Sorry, I have to get that out of my chest. Despite the eye-rolling barbs at models being the downfall of humanity, this one is actually a ridiculously fun story. Jamie Pope isn’t a new author, by the way, she also writes as Ginger Jamison and Sugar Jamison.
The plot isn’t anything amazing on paper. Baseball superstar Carlos Bradley’s blaze of glory was cut short by an injury that was worsened by his efforts to take short cuts in the healing process to get back to playing ASAP. He now broods in his luxurious mansion in Hideaway Island, just off the coast of Florida, tended only by a cleaner and a groundskeeper.

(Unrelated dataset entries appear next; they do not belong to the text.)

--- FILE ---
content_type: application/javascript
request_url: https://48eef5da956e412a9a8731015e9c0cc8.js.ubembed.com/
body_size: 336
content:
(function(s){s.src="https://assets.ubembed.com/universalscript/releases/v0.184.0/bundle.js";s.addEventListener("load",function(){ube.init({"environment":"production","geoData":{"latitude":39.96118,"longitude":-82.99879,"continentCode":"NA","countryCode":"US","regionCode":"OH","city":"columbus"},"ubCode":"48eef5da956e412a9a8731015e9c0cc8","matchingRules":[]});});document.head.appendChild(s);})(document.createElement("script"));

His sister would like to use the place to hold her upcoming wedding, however, and he dotes on his family, so he manages to find time from his perpetual sulking to call in a designer to spiff up the place into an appropriate degree of glory.

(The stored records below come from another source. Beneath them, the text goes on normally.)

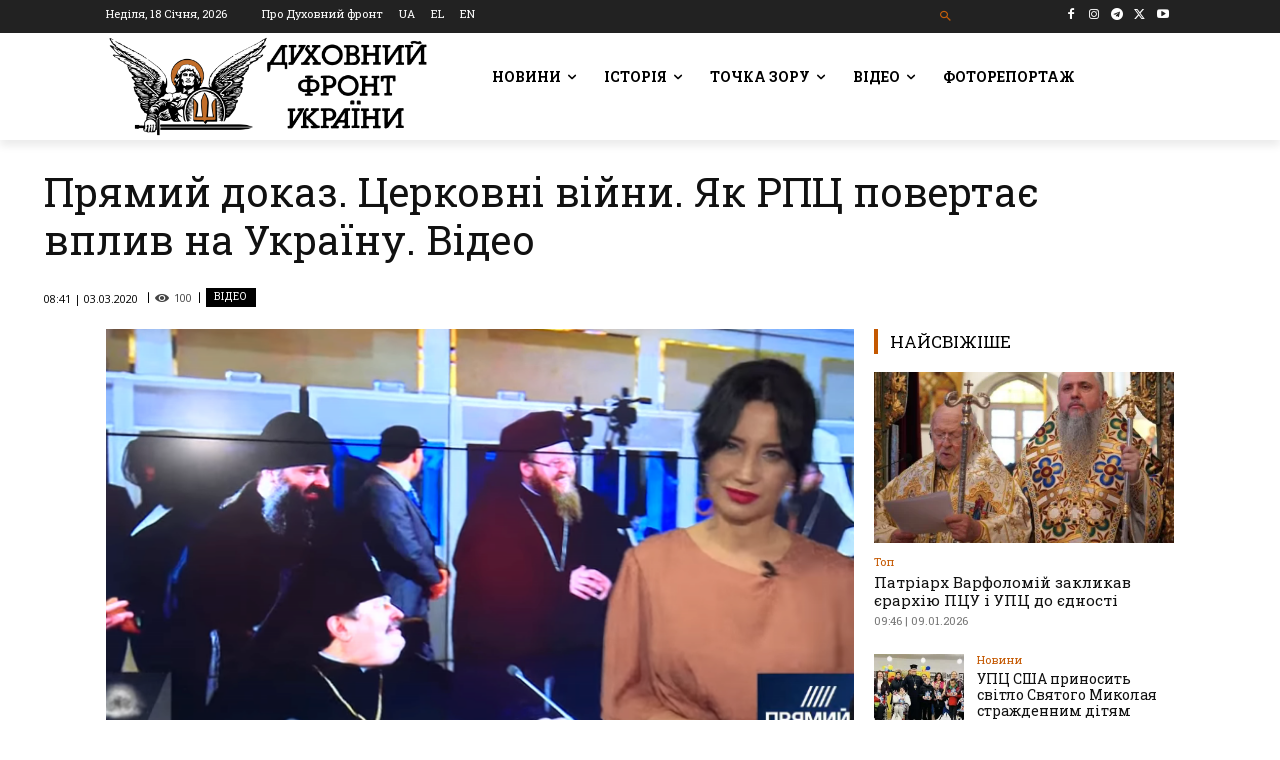

--- FILE ---
content_type: text/html; charset=UTF-8
request_url: https://df.news/wp-admin/admin-ajax.php?td_theme_name=Newspaper&v=12.7.1
body_size: -313
content:
{"5051":100}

Virginia Andersen is a bohemian kind of lady – she fancies art and the men who dabble in it, much to the despair of her more straight-laced parents. Virginia’s mother, especially, is the kind of lady who will offer the most demoralizing “advice” and “suggestions” in the name of concern, and Virginia has decided to show them that she can make it out there on her own as a creative entrepreneur. Her design agency is not exactly soaring out of the gates, however, so when a baseball legend like Carlos calls her and tells her that he’d like to hire her, she understandably assumes that she’s being set up by her twin brother. She says some rather… uh, inappropriate things about his taut behind and sex life, while asking for a chauffeur to take her to Hideaway Island and a champagne basket to greet her upon her arrival. Imagine her surprise when a chauffeur shows up at the designated time the next morning…

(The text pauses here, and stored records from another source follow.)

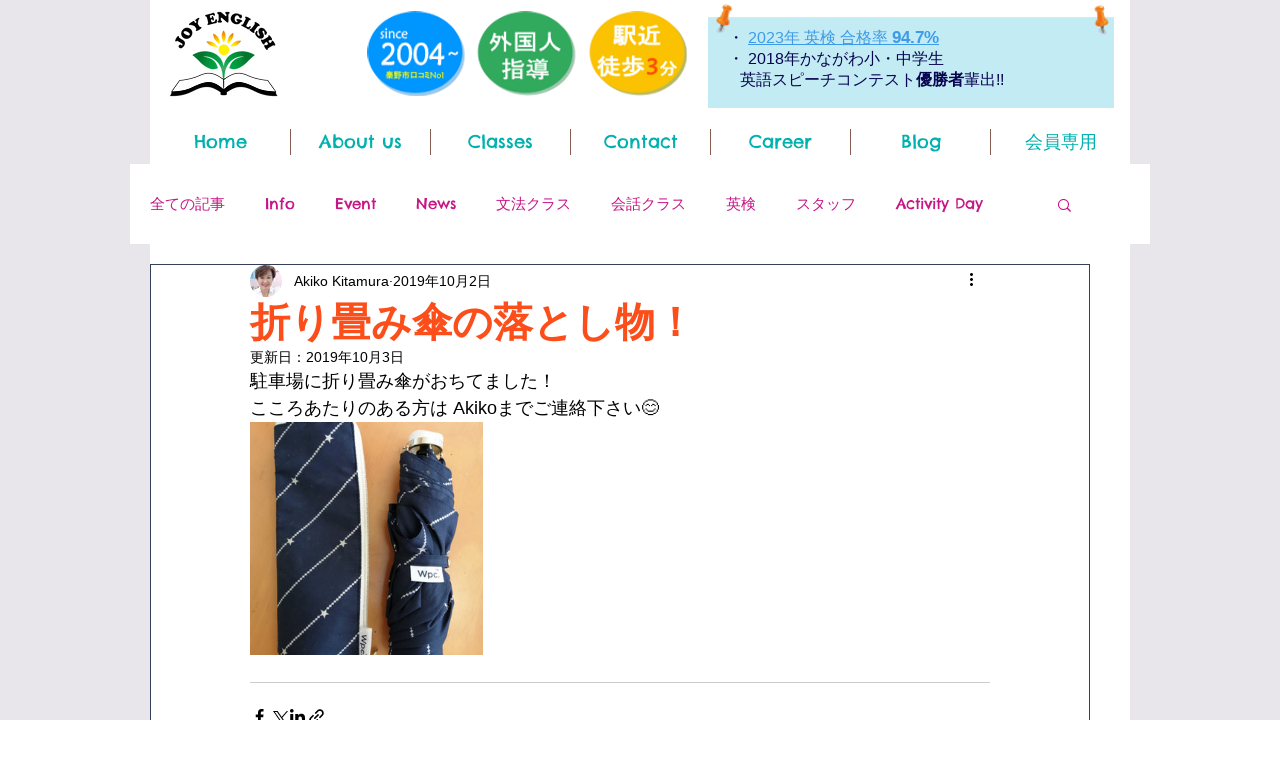

--- FILE ---
content_type: text/css; charset=utf-8
request_url: https://www.joyenglishjapan.com/_serverless/pro-gallery-css-v4-server/layoutCss?ver=2&id=8q47b-not-scoped&items=3339_1108_1478&container=422_740_313_720&options=gallerySizeType:px%7CenableInfiniteScroll:true%7CtitlePlacement:SHOW_ON_HOVER%7CgridStyle:1%7CimageMargin:20%7CgalleryLayout:2%7CisVertical:false%7CnumberOfImagesPerRow:3%7CgallerySizePx:300%7CcubeRatio:1%7CcubeType:fill%7CgalleryThumbnailsAlignment:bottom%7CthumbnailSpacings:0
body_size: -271
content:
#pro-gallery-8q47b-not-scoped [data-hook="item-container"][data-idx="0"].gallery-item-container{opacity: 1 !important;display: block !important;transition: opacity .2s ease !important;top: 0px !important;left: 0px !important;right: auto !important;height: 233px !important;width: 233px !important;} #pro-gallery-8q47b-not-scoped [data-hook="item-container"][data-idx="0"] .gallery-item-common-info-outer{height: 100% !important;} #pro-gallery-8q47b-not-scoped [data-hook="item-container"][data-idx="0"] .gallery-item-common-info{height: 100% !important;width: 100% !important;} #pro-gallery-8q47b-not-scoped [data-hook="item-container"][data-idx="0"] .gallery-item-wrapper{width: 233px !important;height: 233px !important;margin: 0 !important;} #pro-gallery-8q47b-not-scoped [data-hook="item-container"][data-idx="0"] .gallery-item-content{width: 233px !important;height: 233px !important;margin: 0px 0px !important;opacity: 1 !important;} #pro-gallery-8q47b-not-scoped [data-hook="item-container"][data-idx="0"] .gallery-item-hover{width: 233px !important;height: 233px !important;opacity: 1 !important;} #pro-gallery-8q47b-not-scoped [data-hook="item-container"][data-idx="0"] .item-hover-flex-container{width: 233px !important;height: 233px !important;margin: 0px 0px !important;opacity: 1 !important;} #pro-gallery-8q47b-not-scoped [data-hook="item-container"][data-idx="0"] .gallery-item-wrapper img{width: 100% !important;height: 100% !important;opacity: 1 !important;} #pro-gallery-8q47b-not-scoped .pro-gallery-prerender{height:233px !important;}#pro-gallery-8q47b-not-scoped {height:233px !important; width:740px !important;}#pro-gallery-8q47b-not-scoped .pro-gallery-margin-container {height:233px !important;}#pro-gallery-8q47b-not-scoped .pro-gallery {height:233px !important; width:740px !important;}#pro-gallery-8q47b-not-scoped .pro-gallery-parent-container {height:233px !important; width:760px !important;}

Yes, Surrender at Sunset is another “sad dour guy getting cheered up by a Miss Sunshine type” story, and it is set in a big house too. But the story turns out to a charming, whimsical tale, thanks to the chemistry between two characters who turn out to be more likable than I expected.
Virginia is sassy, but instead of the irritating kind of “sassy”, she is the fun sort. I find myself grinning along with her as she just runs her mouth. Somehow, our heroine is more likable, even human, in the way she does things. While the author tries to whitewash Virginia’s love life a bit – I suppose there are still readers out there at this day and age that make the sign of the cross when they come across a heroine with a love life prior to meeting the hero – the fact that the heroine does have one, and isn’t sorry about it or is made to suffer for it is all the more refreshing to come across. Even her relationship with her parents, especially her mother – which on paper seems like another tired rehash of an overused trope – feels more real than played out, as the mother’s behavior often comes across as something a mother with no self-awareness can inflict on her children. Virginia’s parents aren’t cartoon evil, they are just… god, so bloody annoying. I’m sure many folks can relate to that, heh.
Like Virginia. Carlos may seem like another tired old cliché at first, but he soon turns out to be a charming. Sure, he can be a bit childish at times, but for some reason, that only adds to how adorable he can be. It’s quite scary how easily the author can manipulate my feelings with her way with words and chuckle-inducing sense of humor, I tell you. He has solid chemistry with Virginia, I adore the two of them together. It takes a while for him to sort out his feelings, but when that guy falls, he falls really hard. I also like how he may have had an exciting love life, let’s just say, prior to meeting the heroine, but he harbors very little misogyny or Madonna/Whore complex. I like how his falling for Virginia is something that comes naturally, rather than a result of Virginia not being like “those skanks” or other weird complex on his part.
I suppose, in the hands of another author. I’d find the last third or so of this book a bit rushed, as conflict after conflict pop up in consecutive succession. But here, I just go along because I’m all about seeing these two get a happily ever after. A part of me still wonders whether this two can last, since she doesn’t seem to like the limelight that she’d be thrust into just by being Carlos’s girlfriend, but a bigger part of me is telling me, “Oh, just go along! You adore these two!”
Oh, I’ll just go along. Surrender at Sunset is too adorable for words, and I’m quite dismayed when I reach the last page and realize that I’d have to read something else next.